The biggest challenge in establishing multidisciplinary rounds is getting everybody on the team to participate, says Tony Gorski, managing director of healthcare business at Huron Consulting Group.

“Nurses, case managers, social workers, and ancillary staff all work for the hospital, so it’s fairly easy to get them to participate. The challenge is to get the meetings to fit into the physicians’ schedules,” he says.

However, if the rounds are well planned and focused, most physicians will welcome them because they save time and eliminate multiple phone calls, he adds.

“Without multidisciplinary rounds, the physician may be contacted by nursing, social work, and the pharmacy individually regarding patient needs. It’s disparate, fragmented, and extremely frustrating,” Gorski says.

Disciplines involved in multidisciplinary rounds vary according to the patients, but typically include the core nursing staff, the case management team including social work, representatives from the finance and pharmacy departments, and the attending physician, Gorski says.

If the hospital doesn’t have hospitalists and community physicians are not interested in participating, the rest of the interdisciplinary team should round anyway, says Toni Cesta, RN, PhD, FAAN, partner and consultant in North Bellmore, NY-based Case Management Concepts.

She suggests inviting support staff, such as pastoral care or palliative care representatives, to participate one or two times a week.

“It is a best practice for the physicians to participate. It puts the entire team on the same page because they know the plan the physician has in mind, and what his or her parameters are for patient discharge,” says Jean Maslan, BSN, MHA, ACM, senior managing consultant for Emeryville, CA-based Berkeley Research Group.

But the challenge is to fit it into the physicians’ schedules, she adds.

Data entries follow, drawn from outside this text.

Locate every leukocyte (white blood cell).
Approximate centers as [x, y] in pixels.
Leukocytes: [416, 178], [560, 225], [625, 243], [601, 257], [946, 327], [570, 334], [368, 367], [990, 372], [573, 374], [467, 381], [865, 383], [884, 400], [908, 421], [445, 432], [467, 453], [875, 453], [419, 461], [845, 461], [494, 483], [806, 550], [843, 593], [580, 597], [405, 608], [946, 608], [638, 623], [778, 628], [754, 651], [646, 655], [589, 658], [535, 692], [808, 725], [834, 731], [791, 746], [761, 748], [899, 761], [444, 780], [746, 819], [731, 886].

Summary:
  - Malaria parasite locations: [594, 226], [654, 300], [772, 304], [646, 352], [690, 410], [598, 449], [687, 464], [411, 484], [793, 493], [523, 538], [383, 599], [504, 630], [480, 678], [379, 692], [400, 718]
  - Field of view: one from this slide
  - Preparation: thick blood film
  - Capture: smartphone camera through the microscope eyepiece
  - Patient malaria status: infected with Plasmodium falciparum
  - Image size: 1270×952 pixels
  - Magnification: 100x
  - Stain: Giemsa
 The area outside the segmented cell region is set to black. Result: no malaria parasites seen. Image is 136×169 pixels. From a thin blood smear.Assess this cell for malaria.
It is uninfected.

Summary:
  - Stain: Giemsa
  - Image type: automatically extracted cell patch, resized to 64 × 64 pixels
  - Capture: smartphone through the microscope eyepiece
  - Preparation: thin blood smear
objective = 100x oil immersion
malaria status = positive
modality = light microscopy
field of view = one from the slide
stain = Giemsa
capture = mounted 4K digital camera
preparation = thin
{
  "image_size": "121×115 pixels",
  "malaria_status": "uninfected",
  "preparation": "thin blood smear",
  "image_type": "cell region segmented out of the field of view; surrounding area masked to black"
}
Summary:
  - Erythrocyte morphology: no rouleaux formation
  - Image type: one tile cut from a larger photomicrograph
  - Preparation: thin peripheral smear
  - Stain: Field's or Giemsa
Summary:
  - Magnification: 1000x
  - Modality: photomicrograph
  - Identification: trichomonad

To increase efficiency, Gorski recommends that physicians, nurses, case managers, and other staff be assigned by unit or floor.

Hospitalists are one of the big variables in multidisciplinary rounds because they often see patients in multiple units on multiple floors, points out Stefani Daniels, RN, MSNA, CMAC, ACM, founder and managing partner of Phoenix Medical Management, a Pompano Beach, FL, hospital case management advisory firm.

Daniels advocates “regionalization” of hospitalists — assigning them by unit or by service line — so they will work with the same team to provide care for the same group of patients and be accountable for their care. “This gives hospital leadership an opportunity to create a care team that includes a physician who is caring for a particular group of patients and is working closely with a care manager, a social worker, a pharmacist, a nurse manager, and other appropriate disciplines to provide consistent care for a patient population,” Daniels says.

Pharmacists can be a valuable participant in rounds, Maslan points out. They can provide input on the medication the patient is taking, or suggest a cheaper substitute for a discharge medication if the patient may not be able to afford the one prescribed.

Be flexible when you schedule the rounds, Maslan suggests. There usually aren’t enough physical therapists or pharmacists to attend rounds on every floor if they are held at the same time, she points out. “Many times, the case manager, social worker, and nurse can attend, but if rounding times aren’t staggered unit-to-unit, the team runs the risk of not having a physical therapist or pharmacist present,” she says.

Another solution might be to assign staff to the units where their expertise is most needed. For instance, physical therapists are essential for rounds on an orthopedic unit, and it would be beneficial to have a pharmacist present for interdisciplinary rounds in the ICU.

Walking rounds that include the case manager, nurse manager, pharmacist, and hospitalists and rounds in the patients’ room during shift change are popular with patients because it gives them a chance to participate in their care plan, Daniels reports. The rounds are an opportunity for all the key players, including hospitalists, to discuss the patients and each member of the team to their priorities for the day, she says.

Have the rounds in the patient room, alert patients in advance of the time they will take place, and invite them and their family members to participate, Cesta says. During the rounds, encourage patients to add input and ask questions, she adds. Tell the patients you will come back after rounds if they have a lot of questions.

“We encourage the family to be present so they will be involved in the plan, and they love it because they get a chance to ask questions and be involved. When family members are present, it improves satisfaction for everybody,” Cesta says.

Structured interdisciplinary bedside rounds (SIBR) bring patients and family members into the discussion, Gorski says. (For details on one hospital’s SIBR initiative, see related article in this issue.)

“The only way to get patients out the door faster and safely is to get them involved in the discussion about their own healthcare,” he says.

Healthcare providers aren’t going to make SIBR work perfectly in the first 30 days, Gorski says. “Staff have to be trained to train the patient to participate. Many patients are afraid to ask questions when the doctor comes in the room. The goal of SIBR is to take that wall away and include the patient in planning the care,” he says.

Based on her experience as a consultant, Maslan recommends holding rounds in a conference room, especially on medical-surgical units, rather than walking from patient room to patient room. “In working with hospitals, I’ve found that it is more efficient to hold the rounds in a room. With walking rounds, you have a whole group of people in front of the patient and family, and it’s difficult to get everything accomplished in a few minutes. The rounds end up taking a couple of hours and valuable team members start to fall off in attendance,” she says.